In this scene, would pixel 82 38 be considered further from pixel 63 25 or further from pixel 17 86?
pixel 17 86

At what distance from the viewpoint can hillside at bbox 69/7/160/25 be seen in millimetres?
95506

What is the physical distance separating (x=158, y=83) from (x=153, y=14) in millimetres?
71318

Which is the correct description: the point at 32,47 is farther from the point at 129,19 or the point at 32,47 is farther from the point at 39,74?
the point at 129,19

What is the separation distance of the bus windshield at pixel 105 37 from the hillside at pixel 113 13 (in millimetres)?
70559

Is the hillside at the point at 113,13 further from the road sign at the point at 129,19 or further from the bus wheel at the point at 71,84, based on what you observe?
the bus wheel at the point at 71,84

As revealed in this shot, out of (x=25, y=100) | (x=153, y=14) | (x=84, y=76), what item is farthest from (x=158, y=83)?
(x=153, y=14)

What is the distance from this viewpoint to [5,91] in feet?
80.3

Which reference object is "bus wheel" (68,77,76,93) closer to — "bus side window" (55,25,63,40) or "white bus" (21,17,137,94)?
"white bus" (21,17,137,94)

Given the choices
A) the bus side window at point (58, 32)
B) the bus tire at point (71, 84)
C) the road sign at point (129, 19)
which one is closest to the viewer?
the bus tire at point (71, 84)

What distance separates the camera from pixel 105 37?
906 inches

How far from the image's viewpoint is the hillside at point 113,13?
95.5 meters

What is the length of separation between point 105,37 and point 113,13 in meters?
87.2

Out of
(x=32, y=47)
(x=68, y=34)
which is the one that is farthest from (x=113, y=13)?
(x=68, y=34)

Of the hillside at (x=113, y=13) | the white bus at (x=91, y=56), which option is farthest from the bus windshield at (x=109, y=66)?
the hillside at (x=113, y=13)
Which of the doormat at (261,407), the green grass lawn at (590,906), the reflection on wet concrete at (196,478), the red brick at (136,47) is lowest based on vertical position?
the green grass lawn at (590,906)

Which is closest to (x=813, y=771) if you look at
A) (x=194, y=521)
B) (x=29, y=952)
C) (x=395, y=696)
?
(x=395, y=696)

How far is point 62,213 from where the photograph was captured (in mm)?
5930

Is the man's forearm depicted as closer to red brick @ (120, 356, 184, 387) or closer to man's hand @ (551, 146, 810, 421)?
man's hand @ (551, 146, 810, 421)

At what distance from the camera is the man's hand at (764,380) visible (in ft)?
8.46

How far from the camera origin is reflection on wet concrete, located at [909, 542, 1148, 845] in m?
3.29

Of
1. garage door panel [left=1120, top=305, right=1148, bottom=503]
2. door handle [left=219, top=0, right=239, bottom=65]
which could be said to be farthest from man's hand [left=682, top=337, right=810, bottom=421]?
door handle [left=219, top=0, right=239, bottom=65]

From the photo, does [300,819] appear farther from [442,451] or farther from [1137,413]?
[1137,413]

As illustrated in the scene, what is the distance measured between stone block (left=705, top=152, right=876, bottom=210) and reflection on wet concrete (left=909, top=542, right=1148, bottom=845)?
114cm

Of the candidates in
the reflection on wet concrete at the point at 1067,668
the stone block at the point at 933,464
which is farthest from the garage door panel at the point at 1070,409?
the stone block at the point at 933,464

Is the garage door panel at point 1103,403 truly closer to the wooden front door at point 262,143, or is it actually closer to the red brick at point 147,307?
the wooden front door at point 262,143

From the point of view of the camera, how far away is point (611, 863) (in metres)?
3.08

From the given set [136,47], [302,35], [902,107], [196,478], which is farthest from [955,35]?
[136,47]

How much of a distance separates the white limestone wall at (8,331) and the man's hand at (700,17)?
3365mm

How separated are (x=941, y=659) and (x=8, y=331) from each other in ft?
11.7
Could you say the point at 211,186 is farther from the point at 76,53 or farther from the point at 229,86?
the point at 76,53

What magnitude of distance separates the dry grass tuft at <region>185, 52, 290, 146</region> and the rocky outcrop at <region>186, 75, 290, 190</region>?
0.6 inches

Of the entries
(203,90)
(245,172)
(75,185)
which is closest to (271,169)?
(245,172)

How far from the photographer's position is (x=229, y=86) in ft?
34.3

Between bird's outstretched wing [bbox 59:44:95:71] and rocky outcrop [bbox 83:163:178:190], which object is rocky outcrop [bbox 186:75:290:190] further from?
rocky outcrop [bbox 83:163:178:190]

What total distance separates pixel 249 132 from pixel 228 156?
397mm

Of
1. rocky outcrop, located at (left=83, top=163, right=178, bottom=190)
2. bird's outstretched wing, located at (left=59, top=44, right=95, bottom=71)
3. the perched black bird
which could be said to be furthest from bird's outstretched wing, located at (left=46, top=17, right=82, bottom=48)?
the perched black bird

> **Exercise goal**:
Set down, without any change, the part of the entries that opens with the line containing "As revealed in" and closes with the line containing "95.5 meters", including both of those lines.

> **Exercise solution**:
As revealed in this shot, out of (x=25, y=100) | (x=153, y=14) | (x=84, y=76), what item is farthest from (x=158, y=83)?
(x=153, y=14)

What is the distance from this viewpoint to [5,91] in feet?
80.3

Which reference object is "bus wheel" (68,77,76,93) closer to — "bus side window" (55,25,63,40) or "white bus" (21,17,137,94)?
"white bus" (21,17,137,94)

Given the choices
A) the bus side window at point (58, 32)
B) the bus tire at point (71, 84)
C) the road sign at point (129, 19)
which one is closest to the viewer?
the bus tire at point (71, 84)

What distance separates the camera from pixel 105 37?
906 inches

How far from the image's viewpoint is the hillside at point 113,13?
95.5 meters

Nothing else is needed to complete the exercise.